Menurut Vault 7, kelompok peretas CIA juga menggunakan alat “Marmer” yang dilaporkan mendukung kemampuan untuk “menambahkan bahasa asing” ke malware tertentu, sehingga membantu hantu AS menyembunyikan jejaknya dan menyalahkan pihak lain.
Sementara itu, pengungkapan tersebut segera mempertanyakan upaya Washington untuk menautkan Guccifer 2.0 – yang mengklaim telah meretas DNC saja – ke Moskow dengan dalih bahwa email DNC yang diterbitkan oleh peretas memiliki notifikasi Cyrillic di metadata serta nama pengguna “Felix Edmundovich ” – referensi ke pendiri terkenal dari dinas keamanan Soviet “Cheka”.
Keributan seputar dugaan serangan siber Rusia hanyalah alasan memperkuat kekuatan mesin mata-mata pemerintah AS melalui kerja sama dengan Big Tech untuk mengontrol dan memanipulasi arus informasi publik, menutup pelapor yang sah tetapi pembangkang, dan percakapan online yang tidak diinginkan, menurut akademisi .
Dorongan ‘pertahanan dunia maya seluruh negara’ memberikan bukti lebih lanjut tentang integrasi yang erat antara kompleks pengawasan industri-militer AS, industri teknologi informasi swasta, dan perusahaan media besar AS yang melakukan sedikit atau tidak sama sekali untuk menyelidiki dan mengkritik. perkembangan ini”, Boyd-Barrett menekankan.
Big Tech Dibayangi AS Cukup Lama
Tidak mengherankan melihat raksasa Big Tech seperti Amazon dan Microsoft bekerja sama dengan badan intelijen AS, menurut Toby Walsh, seorang profesor di University of New South Wales dan pakar AI Australia terkemuka.
“Sejak pengungkapan Snowden, sudah jelas bahwa Big Tech bersekongkol dengan pemerintah, menguping warga melakukan kegiatan sah mereka”, ujar Walsh.
Pada tahun 2013, mantan kontraktor NSA Edward Snowden mengungkapkan bahwa Badan Keamanan Nasional AS (NSA) memiliki akses langsung ke sistem Google, Facebook, Apple, dan beberapa perusahaan teknologi lainnya.
Program rahasia NSA, dengan nama sandi Prism, memungkinkan komunitas intelijen AS untuk mengumpulkan sejumlah besar data tentang warga Amerika dan warga negara asing.

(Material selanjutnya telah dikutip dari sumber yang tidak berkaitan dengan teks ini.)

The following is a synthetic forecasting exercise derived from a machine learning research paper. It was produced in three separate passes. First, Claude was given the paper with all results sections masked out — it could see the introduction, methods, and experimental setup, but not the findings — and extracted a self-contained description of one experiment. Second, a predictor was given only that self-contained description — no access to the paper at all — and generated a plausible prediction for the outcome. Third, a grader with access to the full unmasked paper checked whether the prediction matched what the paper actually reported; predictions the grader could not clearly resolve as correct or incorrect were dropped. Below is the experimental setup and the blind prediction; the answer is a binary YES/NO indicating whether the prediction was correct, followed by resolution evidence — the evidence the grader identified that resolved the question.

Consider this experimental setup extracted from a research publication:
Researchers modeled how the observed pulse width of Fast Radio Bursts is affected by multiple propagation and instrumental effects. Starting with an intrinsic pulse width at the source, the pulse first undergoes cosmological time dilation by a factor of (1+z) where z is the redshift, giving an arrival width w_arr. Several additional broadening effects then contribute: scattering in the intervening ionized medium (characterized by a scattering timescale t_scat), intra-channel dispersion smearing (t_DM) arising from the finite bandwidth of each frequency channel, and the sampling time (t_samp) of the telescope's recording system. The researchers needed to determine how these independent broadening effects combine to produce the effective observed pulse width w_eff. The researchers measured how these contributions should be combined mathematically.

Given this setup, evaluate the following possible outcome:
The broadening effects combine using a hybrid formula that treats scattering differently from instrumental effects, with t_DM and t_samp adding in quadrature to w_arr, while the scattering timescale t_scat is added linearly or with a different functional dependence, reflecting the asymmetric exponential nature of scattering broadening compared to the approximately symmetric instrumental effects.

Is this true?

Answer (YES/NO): NO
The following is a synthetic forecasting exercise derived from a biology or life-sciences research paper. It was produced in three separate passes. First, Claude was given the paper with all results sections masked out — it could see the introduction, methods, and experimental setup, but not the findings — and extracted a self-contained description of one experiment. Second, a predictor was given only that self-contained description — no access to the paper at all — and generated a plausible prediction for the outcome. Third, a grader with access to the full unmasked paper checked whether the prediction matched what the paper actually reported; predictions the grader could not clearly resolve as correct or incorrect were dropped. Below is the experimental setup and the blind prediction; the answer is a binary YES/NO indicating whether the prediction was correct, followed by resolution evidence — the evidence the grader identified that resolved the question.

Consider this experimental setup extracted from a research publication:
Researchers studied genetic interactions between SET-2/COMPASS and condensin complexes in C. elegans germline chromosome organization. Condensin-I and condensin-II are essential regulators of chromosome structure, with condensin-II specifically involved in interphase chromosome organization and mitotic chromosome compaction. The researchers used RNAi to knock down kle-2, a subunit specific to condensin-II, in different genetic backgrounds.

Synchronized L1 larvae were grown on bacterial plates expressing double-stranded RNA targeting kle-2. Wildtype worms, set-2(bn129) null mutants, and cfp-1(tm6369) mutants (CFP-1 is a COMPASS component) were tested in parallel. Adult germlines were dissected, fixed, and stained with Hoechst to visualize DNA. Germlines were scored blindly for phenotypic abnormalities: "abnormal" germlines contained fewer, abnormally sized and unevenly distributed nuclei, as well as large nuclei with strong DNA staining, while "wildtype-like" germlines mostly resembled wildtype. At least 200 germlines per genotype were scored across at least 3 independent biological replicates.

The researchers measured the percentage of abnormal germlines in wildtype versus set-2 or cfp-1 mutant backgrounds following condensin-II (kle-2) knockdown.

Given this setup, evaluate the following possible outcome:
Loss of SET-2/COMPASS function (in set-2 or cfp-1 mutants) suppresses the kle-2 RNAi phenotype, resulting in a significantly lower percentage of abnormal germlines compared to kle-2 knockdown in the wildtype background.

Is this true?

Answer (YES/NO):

Prism diluncurkan pada tahun 2007 setelah disahkannya Protect America Act di bawah pemerintahan George W. Bush.
“Cara mengamankan dunia maya adalah dengan memiliki enkripsi yang baik dan undang-undang yang kuat untuk mencegah siapa pun, perusahaan atau pemerintah, dari penyadapan”, bantah Walsh.
Menurutnya, keterlibatan perusahaan swasta yang memiliki banyak data sensitif pengguna dalam inisiatif siber baru pemerintah “menetapkan preseden berbahaya”: “Perusahaan bahkan kurang akuntabel daripada pemerintah”, peringatan profesor.